L'armée doit faire face au défi de l'intégration des beurs
Selon une enquête demandée par l'état-major, leur loyauté est souvent mise en cause, sans véritable raison
L'armée doit faire face au défi de l'intégration des beurs
Cécilia Gabizon
[23 septembre 2005]
Pour la première fois depuis la période coloniale, l'armée française s'interroge sur la présence massive de musulmans en son sein. Craignant une pression communautaire, elle a chargé l'Institut français des relations internationales (Ifri) d'une enquête sur «Les militaires français issus de l'immigration» *.
Ce rapport, réalisé après plusieurs mois de recherche et une centaine d'entretiens, bouscule quelques idées reçues sur leur intégration. Plus qu'une menace communautariste, il relève les réticences d'une partie de la hiérarchie face à la pratique musulmane. Plus grave, une vaste suspicion entoure les recrues issues de l'immigration, de plus en plus nombreuses.

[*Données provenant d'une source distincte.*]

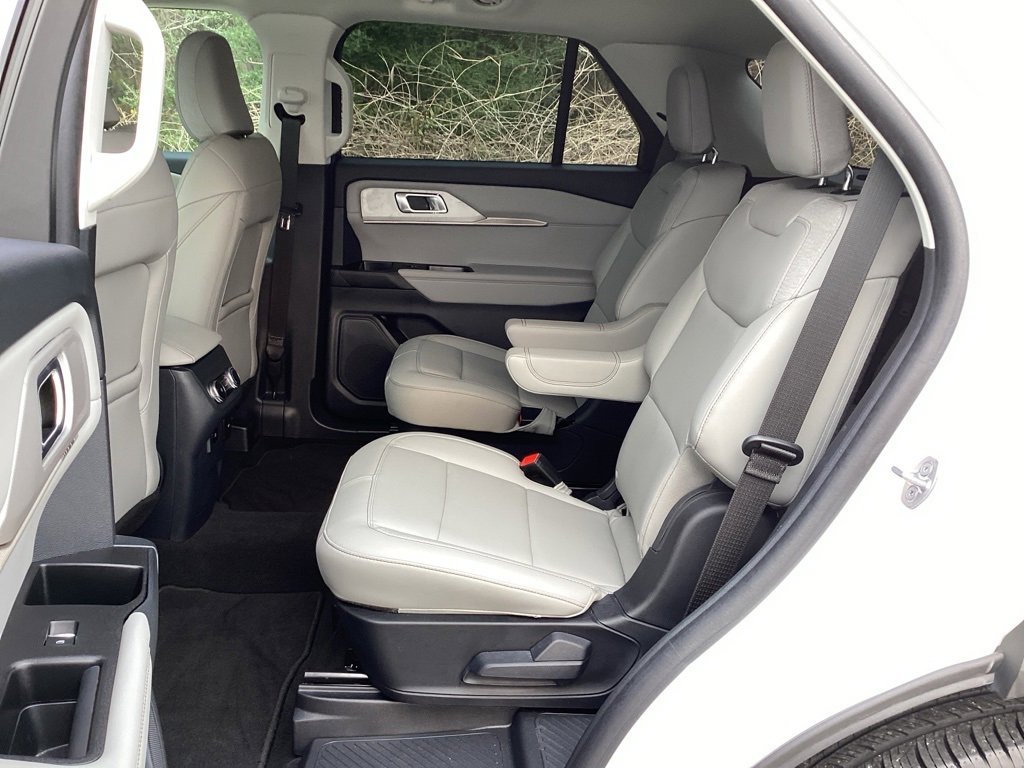 Used 2025 Ford Explorer Active w/ Active Comfort Package image 44
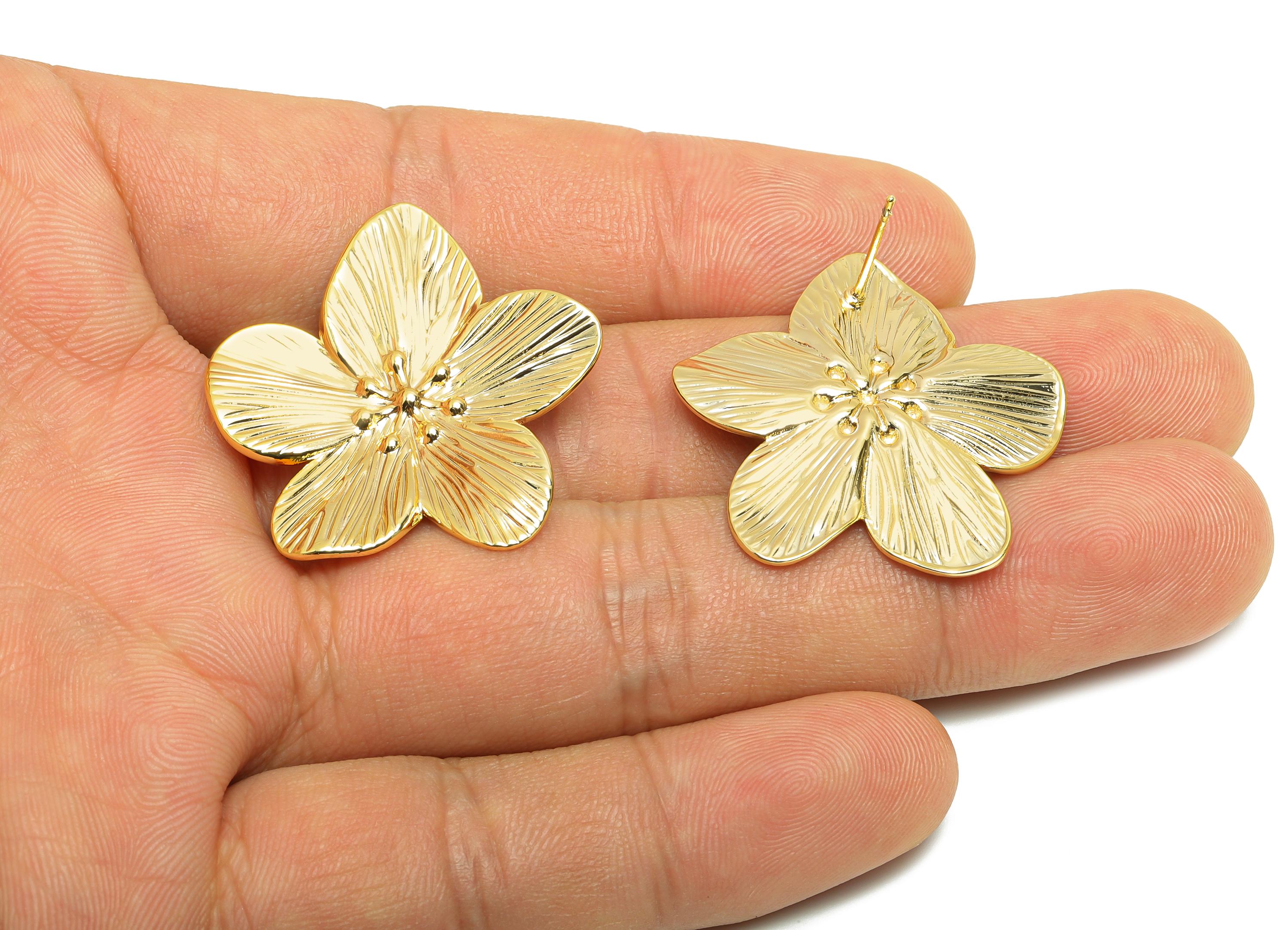 Brass Flower Earring Post - Brass Daisy Flower Earring Stud - Gold Textured Flower Earring Stud - Elegant Gold Jewelry - 32x29x3mm -RGP10049 - DOMEDBAZAAR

Pour la plupart maghrébins, ils représenteraient entre 10 et 20% du personnel militaire. «Leur loyauté est sans cesse questionnée», note Christophe Bertossi, responsable du programme immigration à l'Ifri, auteur du rapport avec la sociologue Catherine Whitol de Wenden.
Truffé d'anecdotes, ce document décrit un quotidien émaillé de blagues racistes et de gestes déplacés qui contraste avec l'engagement que l'armée exige d'eux. Même gradés, les officiers maghrébins subissent les railleries : on adopte l'accent racaille pour leur parler, on multiplie les allusions à leurs origines.
Les recrues, qui pensaient trouver la France dans l'uniforme, sont souvent déçues. La plupart se sentent sur la sellette et cachent leur double nationalité, croyant qu'elle pourrait leur causer des ennuis. Certains y renoncent, suivant des conseils officieux. Mais «Ils n'ont pas de problème d'allégeance», assure Christophe Bertossi. «Ils se sentent français. La carte d'identité du pays d'origine est vécue uniquement comme une facilité pour aller visiter la famille.»
Les militaires issus de l'immigration se montrent, selon l'étude, «aussi patriotes que les autres» et particulièrement motivés pour lutter contre le terrorisme, qui ternit, selon eux, l'image de l'islam. S'ils refusent d'envisager un conflit avec leur pays d'origine, ils assurent qu'in fine, ils «seraient fidèles à l'armée», comme leurs parents l'ont été avant eux. Car tous évoquent un ancêtre, combattant de l'armée coloniale ou harki, qui s'est battu pour la France.
L'état-major des armées n'a jamais constaté de trahison ou de mutinerie pour raisons communautaires. Mais il reste prudent. Certes, l'armée entend promouvoir le recrutement de ces jeunes, dont elle a de plus en plus besoin pour assurer ses missions, et s'apprête à créer des postes d'aumôniers musulmans. Mais elle craint d'alimenter le communautarisme religieux en facilitant la pratique.
Pour l'instant, l'islam des casernes reste bridé. Les textes prévoient des repas halal, des substituts au porc et un aménagement des horaires en période de ramadan, mais l'application demeure aléatoire. Les pratiquants, qui passent parfois plusieurs jours sans vraiment manger faute de viande halal, finissent par transiger. D'autres renoncent au ramadan pour tenir le rythme. «La plupart des musulmans ont une pratique individuelle, bricolée», résume le chercheur. A défaut d'interlocuteur au sein de l'armée, ils prennent conseil auprès d'imams extérieurs. Un risque de dérive qui plaide pour la nomination rapide d'un aumônier formé et la lutte contre les discriminations. Car l'armée le sait : elle joue sa cohésion en cas de conflit.
* Rapport commandé et validé par le centre d'études en sciences sociales de la Défense.